■ SOURCE PASSAGE:
☆ ☆ ☆ ☆

CsvSplitter (Norconex Importer 2.11.0 API)

java.lang.Object
- com.norconex.importer.handler.AbstractImporterHandler
- - com.norconex.importer.handler.splitter.AbstractDocumentSplitter
  - - com.norconex.importer.handler.splitter.impl.CsvSplitter

All Implemented Interfaces:: IXMLConfigurable, IImporterHandler, IDocumentSplitter

public class CsvSplitter
extends AbstractDocumentSplitter
implements IXMLConfigurable

Split files with Coma-Separated values (or any other characters, like tab) into one document per line.

Can be used both as a pre-parse (text documents) or post-parse handler documents.

XML configuration usage:

  <splitter class="com.norconex.importer.handler.splitter.impl.CsvSplitter"
          separatorCharacter=""
          quoteCharacter=""
          escapeCharacter=""
          useFirstRowAsFields="(false|true)"
          linesToSkip="(integer)"
          referenceColumn="(column name or position from 1)"
          contentColumns="(csv list of column/position to use as content)" >

      <restrictTo caseSensitive="[false|true]"
              field="(name of header/metadata field name to match)">
          (regular expression of value to match)
      </restrictTo>
      <!-- multiple "restrictTo" tags allowed (only one needs to match) -->   

  </splitter>

Usage example:

Given this sample CSV file content...

 'clientId','clientName','clientOrg','orgDesc'
 '123','Joe Dalton','ACME Inc.','Organization\'s description' 
 '345','Avrel Dalton','Daisy Town','Another one'

... this example will split the file into two documents (one for each row after the header row):

  <splitter class="com.norconex.importer.handler.splitter.impl.CsvSplitter"

☆ ☆ ☆ ☆

■ THE DATA:
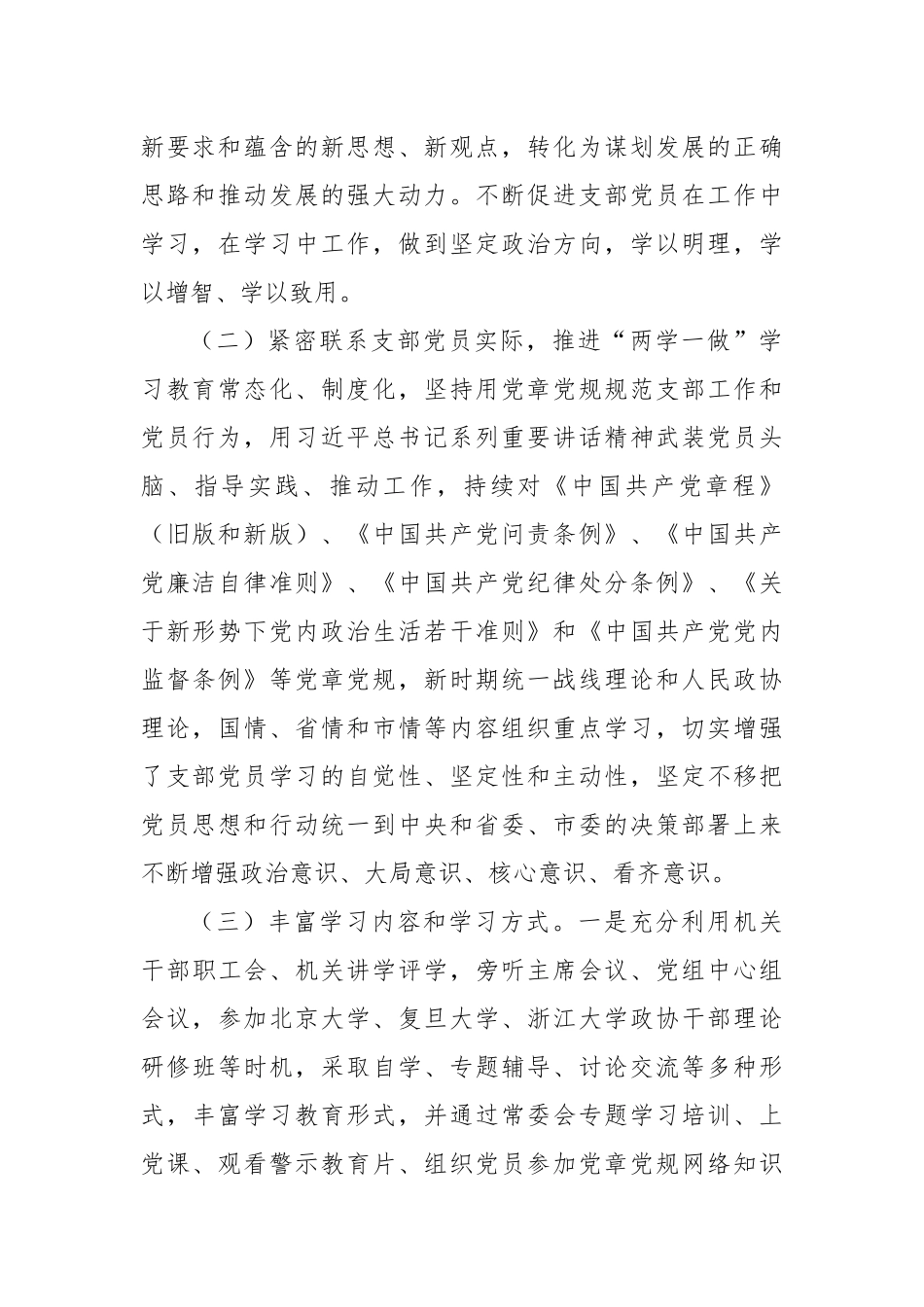 新要求和蕴含的新思想、新观点，转化为谋划发展的正确思路和推动发展的强大动力。不断促进支部党员在工作中学习，在学习中工作，做到坚定政治方向，学以明理，学以增智、学以致用。

（二）紧密联系支部党员实际，推进“两学一做”学习教育常态化、制度化，坚持用党章党规规范支部工作和党员行为，用习近平总书记系列重要讲话精神武装党员头脑、指导实践、推动工作，持续对《中国共产党章程》（旧版和新版）、《中国共产党问责条例》、《中国共产党廉洁自律准则》、《中国共产党纪律处分条例》、《关于新形势下党内政治生活若干准则》和《中国共产党党内监督条例》等党章党规，新时期统一战线理论和人民政协理论，国情、省情和市情等内容组织重点学习，切实增强了支部党员学习的自觉性、坚定性和主动性，坚定不移把党员思想和行动统一到中央和省委、市委的决策部署上来不断增强政治意识、大局意识、核心意识、看齐意识。

（三）丰富学习内容和学习方式。一是充分利用机关干部职工会、机关讲学评学，旁听主席会议、党组中心组会议，参加北京大学、复旦大学、浙江大学政协干部理论研修班等时机，采取自学、专题辅导、讨论交流等多种形式，丰富学习教育形式，并通过常委会专题学习培训、上党课、观看警示教育片、组织党员参加党章党规网络知识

☆ ☆ ☆ ☆

■ TASKS TO COMPLETE:
1. According to the CsvSplitter page, into how many documents will the usage example split the sample CSV file?
2. Reproduce the stretch of the CsvSplitter page from "Split files with" through "post-parse handler documents.".

■ RESPONSES IN ORDER:
1. Two documents, one for each row after the header row.

2.
Split files with Coma-Separated values (or any other characters, like tab) into one document per line.

Can be used both as a pre-parse (text documents) or post-parse handler documents.